Hay acontecimientos que no tienen ningún aspecto positivo, pero sirven de revulsivo a las conciencias. Después de la catástrofe valenciana, se despertó en mí una renovada responsabilidad: cada vez que tomo un alimento de cualquier origen (vegetal o animal) hago mentalmente un repaso de los pasos que ha podido seguir el alimento hasta llegar a mi hogar. Y valoro enormemente a los trabajadores y el esfuerzo que han realizado en el campo, las granjas, el mar. Incluyo a los transportistas y a los dependientes de mercados y tiendas.
Si ya antes de esto no tiraba alimento alguno, ahora la idea del desperdicio alimentario me enerva, porque además del trabajo detrás de cada producto están las necesidades de buena parte de la población mundial, privada de lo básico.

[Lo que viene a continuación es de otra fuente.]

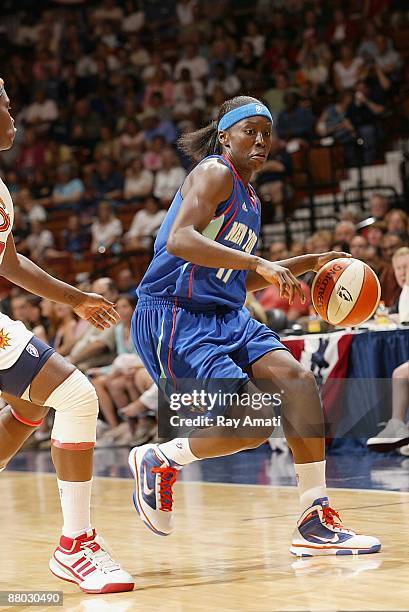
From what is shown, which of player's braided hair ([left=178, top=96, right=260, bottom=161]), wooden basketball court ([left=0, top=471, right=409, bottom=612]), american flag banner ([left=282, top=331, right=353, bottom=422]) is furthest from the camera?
american flag banner ([left=282, top=331, right=353, bottom=422])

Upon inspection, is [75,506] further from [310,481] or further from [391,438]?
[391,438]

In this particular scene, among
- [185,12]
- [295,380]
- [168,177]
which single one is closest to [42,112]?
[185,12]

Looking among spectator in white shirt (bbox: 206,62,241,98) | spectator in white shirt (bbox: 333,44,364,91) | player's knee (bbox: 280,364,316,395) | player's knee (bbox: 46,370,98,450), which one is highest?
spectator in white shirt (bbox: 206,62,241,98)

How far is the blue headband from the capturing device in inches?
169

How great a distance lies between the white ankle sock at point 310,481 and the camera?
4.10 metres

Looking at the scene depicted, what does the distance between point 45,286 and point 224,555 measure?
1288 mm

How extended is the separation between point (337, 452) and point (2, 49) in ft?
41.4

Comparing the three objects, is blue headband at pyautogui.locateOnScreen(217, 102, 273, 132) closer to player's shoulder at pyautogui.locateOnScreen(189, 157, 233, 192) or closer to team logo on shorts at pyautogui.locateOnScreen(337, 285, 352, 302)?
player's shoulder at pyautogui.locateOnScreen(189, 157, 233, 192)

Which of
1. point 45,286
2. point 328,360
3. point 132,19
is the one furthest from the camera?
point 132,19

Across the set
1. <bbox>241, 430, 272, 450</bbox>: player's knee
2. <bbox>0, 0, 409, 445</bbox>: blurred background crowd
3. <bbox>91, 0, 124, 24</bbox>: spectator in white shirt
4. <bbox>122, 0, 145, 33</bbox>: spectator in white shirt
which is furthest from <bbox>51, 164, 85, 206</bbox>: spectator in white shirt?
<bbox>241, 430, 272, 450</bbox>: player's knee

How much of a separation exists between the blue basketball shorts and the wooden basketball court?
0.74 meters

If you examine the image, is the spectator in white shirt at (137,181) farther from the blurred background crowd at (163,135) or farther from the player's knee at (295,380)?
the player's knee at (295,380)

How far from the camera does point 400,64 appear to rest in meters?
12.7

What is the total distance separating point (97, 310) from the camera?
12.9 ft
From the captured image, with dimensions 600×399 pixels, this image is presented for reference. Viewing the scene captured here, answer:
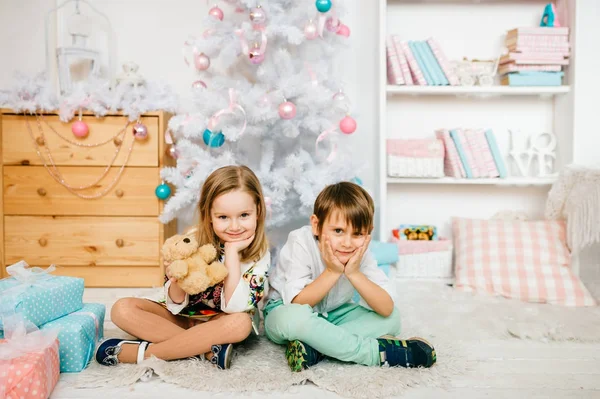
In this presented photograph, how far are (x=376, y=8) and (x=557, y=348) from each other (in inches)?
70.0

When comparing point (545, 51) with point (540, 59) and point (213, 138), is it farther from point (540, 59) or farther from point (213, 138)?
point (213, 138)

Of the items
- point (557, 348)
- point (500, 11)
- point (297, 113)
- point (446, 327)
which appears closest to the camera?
point (557, 348)

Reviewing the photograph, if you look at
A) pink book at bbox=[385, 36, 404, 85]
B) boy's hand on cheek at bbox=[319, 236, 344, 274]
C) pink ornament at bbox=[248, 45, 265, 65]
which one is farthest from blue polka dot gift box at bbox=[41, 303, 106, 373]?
pink book at bbox=[385, 36, 404, 85]

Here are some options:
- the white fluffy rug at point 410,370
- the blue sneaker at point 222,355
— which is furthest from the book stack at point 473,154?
the blue sneaker at point 222,355

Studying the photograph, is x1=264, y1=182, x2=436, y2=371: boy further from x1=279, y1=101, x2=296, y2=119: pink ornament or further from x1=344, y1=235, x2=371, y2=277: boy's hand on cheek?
x1=279, y1=101, x2=296, y2=119: pink ornament

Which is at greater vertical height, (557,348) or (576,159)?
(576,159)

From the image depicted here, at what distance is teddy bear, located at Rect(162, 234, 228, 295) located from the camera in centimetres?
131

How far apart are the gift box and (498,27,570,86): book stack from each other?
6.99ft

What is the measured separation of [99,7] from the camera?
2646 millimetres

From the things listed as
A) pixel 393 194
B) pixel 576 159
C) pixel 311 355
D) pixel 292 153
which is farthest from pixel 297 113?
pixel 576 159

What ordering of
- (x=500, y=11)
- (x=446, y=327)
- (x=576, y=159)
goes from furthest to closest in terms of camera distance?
(x=500, y=11), (x=576, y=159), (x=446, y=327)

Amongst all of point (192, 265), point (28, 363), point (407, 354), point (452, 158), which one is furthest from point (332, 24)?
point (28, 363)

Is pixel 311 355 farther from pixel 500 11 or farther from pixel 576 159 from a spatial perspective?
pixel 500 11

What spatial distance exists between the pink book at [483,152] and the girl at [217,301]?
4.39 ft
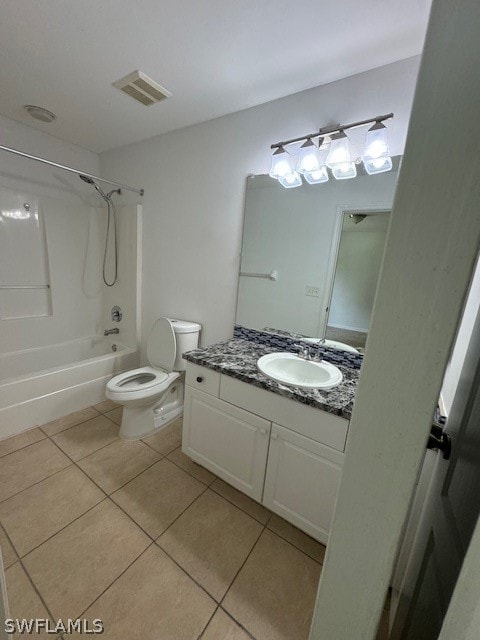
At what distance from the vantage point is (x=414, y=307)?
1.26 ft

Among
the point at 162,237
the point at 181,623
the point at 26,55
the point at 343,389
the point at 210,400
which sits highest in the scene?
the point at 26,55

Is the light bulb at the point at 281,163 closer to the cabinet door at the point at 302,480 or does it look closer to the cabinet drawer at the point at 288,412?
the cabinet drawer at the point at 288,412

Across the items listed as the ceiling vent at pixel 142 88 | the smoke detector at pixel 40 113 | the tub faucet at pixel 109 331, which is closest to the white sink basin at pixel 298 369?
the ceiling vent at pixel 142 88

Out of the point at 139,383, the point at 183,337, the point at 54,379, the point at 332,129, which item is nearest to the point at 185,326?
the point at 183,337

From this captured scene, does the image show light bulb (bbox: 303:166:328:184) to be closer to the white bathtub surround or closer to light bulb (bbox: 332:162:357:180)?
light bulb (bbox: 332:162:357:180)

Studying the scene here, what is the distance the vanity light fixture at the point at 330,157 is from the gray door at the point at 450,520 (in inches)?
43.3

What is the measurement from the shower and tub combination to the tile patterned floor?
0.42 metres

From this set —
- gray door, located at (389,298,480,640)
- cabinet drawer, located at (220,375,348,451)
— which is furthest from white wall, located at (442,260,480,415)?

Así pues, de una tragedia se generan más motivos para agradecer a Dios por sus bendiciones a los que podemos comer a diario y valorar a los que sostienen el país, dándole de comer. Si me regalan, por ejemplo, una galleta cuando voy al herbolario a comprar, me pongo contenta. Sé de personas que no valoran esto y que ponen pegas cuando alguien les obsequia con algún producto. Hay mucho desagradecido suelto. En los niños, es necesario inculcarles el respeto por los alimentos y por el esfuerzo del prójimo. Además, el rato de la comida, en vez de estar delante de la tele, es muy interesante dedicarlo a charlar con los críos, interesándose por lo que han hecho en el cole, por ejemplo. No en vano, en la mesa se organiza toda una vida social, sobre todo en España, país rico en productos y gastronomía.
Hace poco, me enseñaron el vídeo de una cría de menos de dos años en una boda, la de sus padres. En el convite, daba gusto verla disfrutar de la comida, que tomaba sin ayuda: chupaba la cuchara al terminar y rebañaba con trozos de pan el bol en el que tomó su puré. Su concentración daba que pensar. Creo que la han inculcado que alimentarse es una actividad importante.